- _Source document_
►

MAP CREATED BY ALEX ZUNIGA USING THE COASTAL TRAIL INTERACTIVE MAP VIEWER

Map it out Find a California Coastal Trail segment near you by visiting the-california-coastal-trail-1-coastalcomm.hub.arcgis.com. There you will find an interactive map that highlights where the trail exists and where it’s missing. Get Outside re-created this map of SLO and Santa Barbara counties using the Coastal Trail Interactive Map Viewer. Yellow and red signifies where segments of Coastal Trail exist and circles denote coastal access points.

Chances are, you've been on the California Coastal Trail without even realizing it.

If you could see the Pacific Ocean, smell the salty air, and/or hear the waves crash, your feet were likely touching the trail—but maybe you knew it by another name.

The wooden boardwalk above Moonstone Beach in Cambria. Point Buchon, which begins its windswept trek along coastal bluffs in Moñtana de Oro and makes its way between poppies onto PG&E's Diablo Canyon property. The wide strip of sand that runs from Pismo Beach through the Oceano Dunes State Vehicular Recreation Area. Surf Beach at Vandenberg Space Force Base.

click to enlarge View from Avila Ridge Trail - PHOTO BY JAYSON MELLOM
  • Photo by Jayson Mellom
  • View from Avila Ridge Trail

Each plays a role in completing the grand vision that California has been chasing for at least half a century: building an interconnected trail system that runs the more than 1,200-mile length of the state's coast from Oregon to Mexico.

◄

- _Exercise 1_
Write out the passage about the California Coastal Trail word for word, from its first line to its last.

[Collected data]
►

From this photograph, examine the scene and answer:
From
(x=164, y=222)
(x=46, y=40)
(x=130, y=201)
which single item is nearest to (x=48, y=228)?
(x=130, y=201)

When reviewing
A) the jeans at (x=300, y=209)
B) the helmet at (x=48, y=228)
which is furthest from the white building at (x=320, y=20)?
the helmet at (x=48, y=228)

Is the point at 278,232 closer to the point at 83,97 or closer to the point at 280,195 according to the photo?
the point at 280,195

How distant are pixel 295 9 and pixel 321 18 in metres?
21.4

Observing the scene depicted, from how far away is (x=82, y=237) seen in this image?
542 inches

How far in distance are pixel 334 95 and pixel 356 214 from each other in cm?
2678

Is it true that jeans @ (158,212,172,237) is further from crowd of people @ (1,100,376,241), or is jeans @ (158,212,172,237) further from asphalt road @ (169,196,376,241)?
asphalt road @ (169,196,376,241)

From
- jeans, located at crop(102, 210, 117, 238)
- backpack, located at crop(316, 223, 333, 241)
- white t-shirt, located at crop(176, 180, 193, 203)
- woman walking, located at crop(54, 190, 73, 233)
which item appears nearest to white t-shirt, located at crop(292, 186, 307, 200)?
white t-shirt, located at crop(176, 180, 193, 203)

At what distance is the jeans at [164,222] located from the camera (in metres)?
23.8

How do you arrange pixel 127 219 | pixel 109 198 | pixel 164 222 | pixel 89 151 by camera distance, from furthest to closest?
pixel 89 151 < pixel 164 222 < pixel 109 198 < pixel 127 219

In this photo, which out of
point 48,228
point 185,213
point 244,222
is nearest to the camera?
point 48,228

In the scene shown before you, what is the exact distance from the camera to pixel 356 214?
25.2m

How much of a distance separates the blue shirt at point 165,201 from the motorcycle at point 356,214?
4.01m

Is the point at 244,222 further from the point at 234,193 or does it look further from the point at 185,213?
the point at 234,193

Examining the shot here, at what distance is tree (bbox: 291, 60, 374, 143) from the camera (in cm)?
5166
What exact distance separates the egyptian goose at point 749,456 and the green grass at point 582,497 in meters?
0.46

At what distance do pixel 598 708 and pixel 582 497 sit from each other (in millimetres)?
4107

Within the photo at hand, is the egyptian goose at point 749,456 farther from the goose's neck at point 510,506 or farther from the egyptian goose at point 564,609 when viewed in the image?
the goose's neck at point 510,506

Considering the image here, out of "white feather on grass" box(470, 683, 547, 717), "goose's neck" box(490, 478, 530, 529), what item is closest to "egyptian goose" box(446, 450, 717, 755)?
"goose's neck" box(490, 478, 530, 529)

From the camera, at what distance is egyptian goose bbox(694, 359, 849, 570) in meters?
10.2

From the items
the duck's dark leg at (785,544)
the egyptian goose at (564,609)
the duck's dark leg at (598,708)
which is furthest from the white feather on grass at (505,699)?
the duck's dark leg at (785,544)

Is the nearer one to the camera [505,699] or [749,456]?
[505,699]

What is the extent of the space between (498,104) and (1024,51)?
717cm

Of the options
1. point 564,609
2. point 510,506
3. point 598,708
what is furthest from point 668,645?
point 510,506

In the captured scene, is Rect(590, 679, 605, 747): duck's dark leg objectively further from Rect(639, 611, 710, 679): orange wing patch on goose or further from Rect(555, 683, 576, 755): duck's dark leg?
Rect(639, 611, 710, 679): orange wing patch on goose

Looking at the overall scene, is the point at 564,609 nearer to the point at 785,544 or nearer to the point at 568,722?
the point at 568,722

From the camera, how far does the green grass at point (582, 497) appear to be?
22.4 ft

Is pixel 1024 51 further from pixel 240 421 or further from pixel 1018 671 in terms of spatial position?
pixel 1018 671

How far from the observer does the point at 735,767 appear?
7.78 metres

◄

- _Exercise 2_
Give again the records, starting at their first line and stopping after the line that contains "pixel 89 151 <". Reproduce those lines exactly, both ends included, and nothing else.

- _Answer 1_
MAP CREATED BY ALEX ZUNIGA USING THE COASTAL TRAIL INTERACTIVE MAP VIEWER

Map it out Find a California Coastal Trail segment near you by visiting the-california-coastal-trail-1-coastalcomm.hub.arcgis.com. There you will find an interactive map that highlights where the trail exists and where it’s missing. Get Outside re-created this map of SLO and Santa Barbara counties using the Coastal Trail Interactive Map Viewer. Yellow and red signifies where segments of Coastal Trail exist and circles denote coastal access points.

Chances are, you've been on the California Coastal Trail without even realizing it.

If you could see the Pacific Ocean, smell the salty air, and/or hear the waves crash, your feet were likely touching the trail—but maybe you knew it by another name.

The wooden boardwalk above Moonstone Beach in Cambria. Point Buchon, which begins its windswept trek along coastal bluffs in Moñtana de Oro and makes its way between poppies onto PG&E's Diablo Canyon property. The wide strip of sand that runs from Pismo Beach through the Oceano Dunes State Vehicular Recreation Area. Surf Beach at Vandenberg Space Force Base.

click to enlarge View from Avila Ridge Trail - PHOTO BY JAYSON MELLOM
  • Photo by Jayson Mellom
  • View from Avila Ridge Trail

Each plays a role in completing the grand vision that California has been chasing for at least half a century: building an interconnected trail system that runs the more than 1,200-mile length of the state's coast from Oregon to Mexico.

- _Answer 2_
From this photograph, examine the scene and answer:
From
(x=164, y=222)
(x=46, y=40)
(x=130, y=201)
which single item is nearest to (x=48, y=228)?
(x=130, y=201)

When reviewing
A) the jeans at (x=300, y=209)
B) the helmet at (x=48, y=228)
which is furthest from the white building at (x=320, y=20)?
the helmet at (x=48, y=228)

Is the point at 278,232 closer to the point at 83,97 or closer to the point at 280,195 according to the photo?
the point at 280,195

How distant are pixel 295 9 and pixel 321 18 in metres?
21.4

Observing the scene depicted, from how far away is (x=82, y=237) seen in this image?
542 inches

How far in distance are pixel 334 95 and pixel 356 214 from each other in cm?
2678

Is it true that jeans @ (158,212,172,237) is further from crowd of people @ (1,100,376,241), or is jeans @ (158,212,172,237) further from asphalt road @ (169,196,376,241)?
asphalt road @ (169,196,376,241)

From
- jeans, located at crop(102, 210, 117, 238)
- backpack, located at crop(316, 223, 333, 241)
- white t-shirt, located at crop(176, 180, 193, 203)
- woman walking, located at crop(54, 190, 73, 233)
which item appears nearest to white t-shirt, located at crop(292, 186, 307, 200)?
white t-shirt, located at crop(176, 180, 193, 203)

At what distance is the jeans at [164,222] located from the camera (in metres)?
23.8

How do you arrange pixel 127 219 | pixel 109 198 | pixel 164 222 | pixel 89 151 by camera distance, from furthest to closest?
pixel 89 151 < pixel 164 222 < pixel 109 198 < pixel 127 219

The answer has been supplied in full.